#### Task statement:
A faithful copy is needed. Set down all of the data below exactly.

#### Available records:
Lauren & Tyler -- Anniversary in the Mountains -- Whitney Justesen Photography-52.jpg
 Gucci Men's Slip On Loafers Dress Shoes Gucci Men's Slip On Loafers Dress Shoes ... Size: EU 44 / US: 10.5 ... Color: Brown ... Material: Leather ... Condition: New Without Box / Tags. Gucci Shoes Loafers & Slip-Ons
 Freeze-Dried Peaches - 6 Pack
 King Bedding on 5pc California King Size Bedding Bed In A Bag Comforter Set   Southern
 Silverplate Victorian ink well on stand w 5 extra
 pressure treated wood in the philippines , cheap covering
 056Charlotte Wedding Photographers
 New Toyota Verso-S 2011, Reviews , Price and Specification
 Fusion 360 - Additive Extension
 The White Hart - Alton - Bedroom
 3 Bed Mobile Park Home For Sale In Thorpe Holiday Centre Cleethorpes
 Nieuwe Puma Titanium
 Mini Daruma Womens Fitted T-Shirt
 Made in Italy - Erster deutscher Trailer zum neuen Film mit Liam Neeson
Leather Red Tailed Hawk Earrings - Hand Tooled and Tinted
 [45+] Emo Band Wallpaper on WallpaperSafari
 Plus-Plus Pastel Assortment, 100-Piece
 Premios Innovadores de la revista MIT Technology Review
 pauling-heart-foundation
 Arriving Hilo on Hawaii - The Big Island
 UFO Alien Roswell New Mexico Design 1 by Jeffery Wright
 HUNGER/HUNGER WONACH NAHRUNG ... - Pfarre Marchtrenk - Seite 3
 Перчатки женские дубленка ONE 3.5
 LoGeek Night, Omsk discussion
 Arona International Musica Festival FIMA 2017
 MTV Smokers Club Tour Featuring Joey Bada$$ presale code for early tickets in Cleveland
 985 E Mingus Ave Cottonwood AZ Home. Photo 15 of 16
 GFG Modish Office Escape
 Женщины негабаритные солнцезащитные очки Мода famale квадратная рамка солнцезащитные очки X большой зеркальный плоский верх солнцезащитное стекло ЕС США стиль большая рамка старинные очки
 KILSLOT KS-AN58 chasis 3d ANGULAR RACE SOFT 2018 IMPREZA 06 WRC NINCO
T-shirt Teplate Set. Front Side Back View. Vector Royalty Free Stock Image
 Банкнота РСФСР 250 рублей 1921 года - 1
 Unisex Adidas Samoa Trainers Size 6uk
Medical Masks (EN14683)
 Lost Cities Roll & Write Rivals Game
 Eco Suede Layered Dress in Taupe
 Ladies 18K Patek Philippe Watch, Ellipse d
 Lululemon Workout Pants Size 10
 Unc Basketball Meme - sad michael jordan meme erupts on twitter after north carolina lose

#### Exercise solution:
Lauren & Tyler -- Anniversary in the Mountains -- Whitney Justesen Photography-52.jpg
 Gucci Men's Slip On Loafers Dress Shoes Gucci Men's Slip On Loafers Dress Shoes ... Size: EU 44 / US: 10.5 ... Color: Brown ... Material: Leather ... Condition: New Without Box / Tags. Gucci Shoes Loafers & Slip-Ons
 Freeze-Dried Peaches - 6 Pack
 King Bedding on 5pc California King Size Bedding Bed In A Bag Comforter Set   Southern
 Silverplate Victorian ink well on stand w 5 extra
 pressure treated wood in the philippines , cheap covering
 056Charlotte Wedding Photographers
 New Toyota Verso-S 2011, Reviews , Price and Specification
 Fusion 360 - Additive Extension
 The White Hart - Alton - Bedroom
 3 Bed Mobile Park Home For Sale In Thorpe Holiday Centre Cleethorpes
 Nieuwe Puma Titanium
 Mini Daruma Womens Fitted T-Shirt
 Made in Italy - Erster deutscher Trailer zum neuen Film mit Liam Neeson
Leather Red Tailed Hawk Earrings - Hand Tooled and Tinted
 [45+] Emo Band Wallpaper on WallpaperSafari
 Plus-Plus Pastel Assortment, 100-Piece
 Premios Innovadores de la revista MIT Technology Review
 pauling-heart-foundation
 Arriving Hilo on Hawaii - The Big Island
 UFO Alien Roswell New Mexico Design 1 by Jeffery Wright
 HUNGER/HUNGER WONACH NAHRUNG ... - Pfarre Marchtrenk - Seite 3
 Перчатки женские дубленка ONE 3.5
 LoGeek Night, Omsk discussion
 Arona International Musica Festival FIMA 2017
 MTV Smokers Club Tour Featuring Joey Bada$$ presale code for early tickets in Cleveland
 985 E Mingus Ave Cottonwood AZ Home. Photo 15 of 16
 GFG Modish Office Escape
 Женщины негабаритные солнцезащитные очки Мода famale квадратная рамка солнцезащитные очки X большой зеркальный плоский верх солнцезащитное стекло ЕС США стиль большая рамка старинные очки
 KILSLOT KS-AN58 chasis 3d ANGULAR RACE SOFT 2018 IMPREZA 06 WRC NINCO
T-shirt Teplate Set. Front Side Back View. Vector Royalty Free Stock Image
 Банкнота РСФСР 250 рублей 1921 года - 1
 Unisex Adidas Samoa Trainers Size 6uk
Medical Masks (EN14683)
 Lost Cities Roll & Write Rivals Game
 Eco Suede Layered Dress in Taupe
 Ladies 18K Patek Philippe Watch, Ellipse d
 Lululemon Workout Pants Size 10
 Unc Basketball Meme - sad michael jordan meme erupts on twitter after north carolina lose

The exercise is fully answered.